British Airline Pilots’ Association (“BALPA”) & Anr v British Airways Cityflyer Ltd [2018] EWHC 1889 (QB)

Facts of the case

– The Court has discretion to grant declaratory relief, either on a final or interim basis, on matters such as the rights of parties, the existence of facts or a principle of law which is at issue in a case (CPR r. 25(1)(1)(b)).

– The Claimants applied for an interim declaration that the Defendant was in breach of its members’ employment contracts by rostering pilots to work before 5:00am without obtaining the Claimants’ prior agreement.

– The employment contracts in question incorporated the terms of an agreement between the Claimants and the Defendant which contained a clause stating that pilots would not be rostered for duty between 2:00am and 4:59am without express agreement between the parties.

– The Defendant submitted that an interim declaration was not appropriate, and that it had an arguable case on the interpretation of the clause in question and its incorporation into the employment contracts.

The decision

– The High Court (Mr Justice Butcher) refused the Claimants’ application on the basis that:

– it had been shown no case in which an interim declaration had been granted in a private law dispute of contractual rights. The Court noted that an interim declaration would be an exceptional remedy even in a public law context;

– contractual issues of interpretation, variation and implied terms were matters of substantive law that only permitted a final answer, not a measure of interim relief;

– the Court did not have the “high degree of assurance” that was required to grant mandatory injunctive relief; and

– the balance of convenience weighed heavily in the favour of the Defendant, who would suffer the potential of considerable losses without compensation because the Claimants were not offering a cross undertaking in damages.

Analysis and practical advice

– The judgment highlights the reluctance of the Court to grant interim declaratory relief in claims relating to private law contractual rights, with the Court describing the remedy as “very exceptional”.

– This is not only because the rights contended for either do or do not exist, but because an application for an interim declaration effectively circumvents the requirements and safeguards of the summary judgment process. This is because the Court is being asked to determine, at least for the present, that there is no answer to a particular point, in circumstances where the matter is usually brought on at considerable speed. The Court observed that the dangers of this approach had been borne out in this case, which had involved “at very short notice points being deployed in witness statements, no proper joining of issues, [and] skeleton arguments which, to a large extent, did not deal with the same points and had to be expanded in an unrealistic time estimate to deal with points on the merits.”
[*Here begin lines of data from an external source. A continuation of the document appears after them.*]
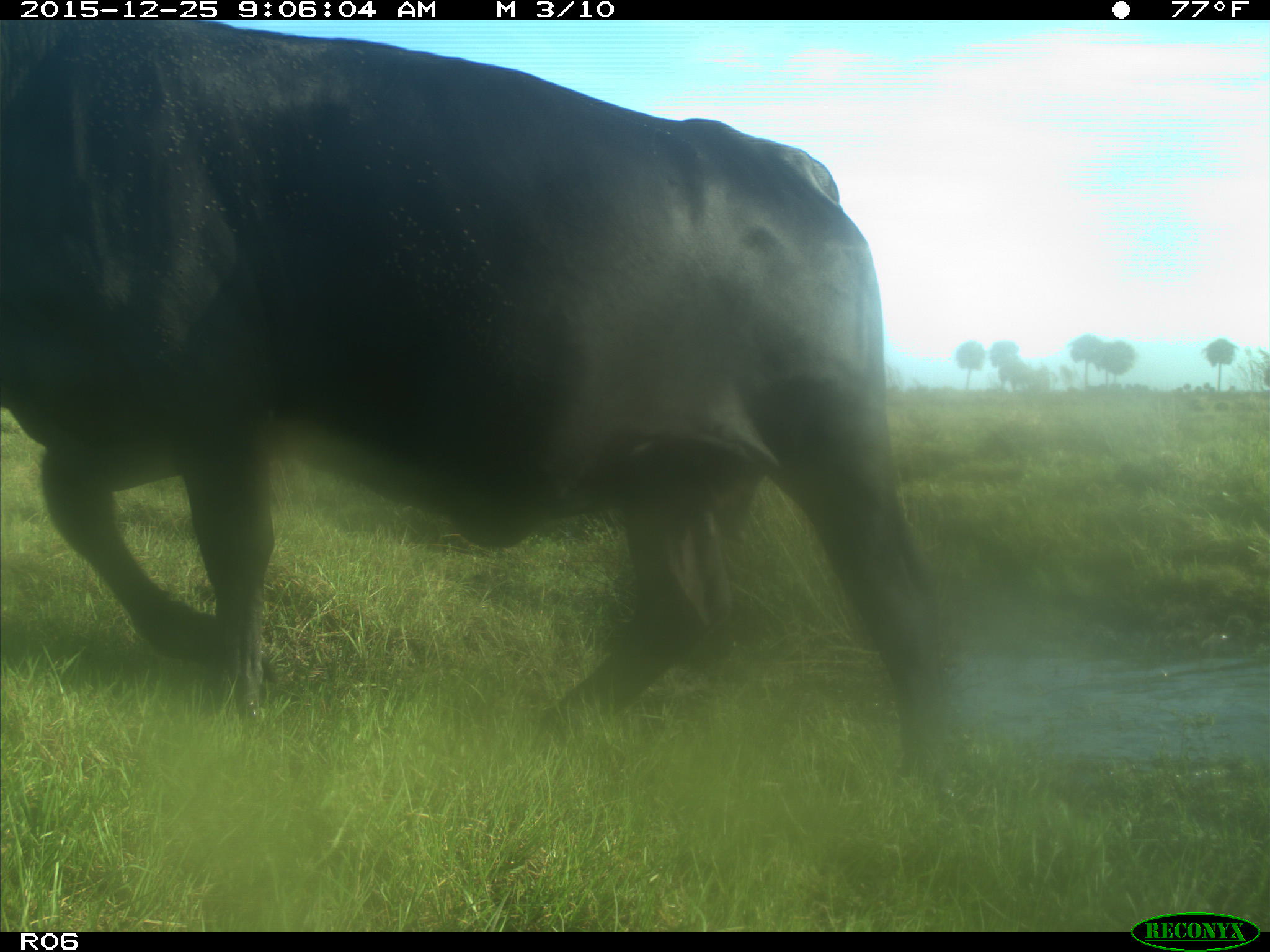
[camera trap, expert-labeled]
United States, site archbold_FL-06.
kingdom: Animalia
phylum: Chordata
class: Mammalia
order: Artiodactyla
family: Bovidae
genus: Bos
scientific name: Bos taurus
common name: domestic cow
– The case is also of interest for the Claimants’ contention that because they were applying for an interim declaration and not an injunction, they did not need to satisfy the balance of convenience test, or at least did not need to satisfy it in the same way. This was firmly rejected by the Court, which noted that the Claimants’ failure to offer a cross undertaking in damages meant it would have refused the application on this basis as well. As with all injunctions, parties on both sides should give careful consideration as to how the grant/refusal of the relief would impact on the their respective positions and, to the extent that one party is at significantly more risk of suffering loss as a result, consider how this might be addressed.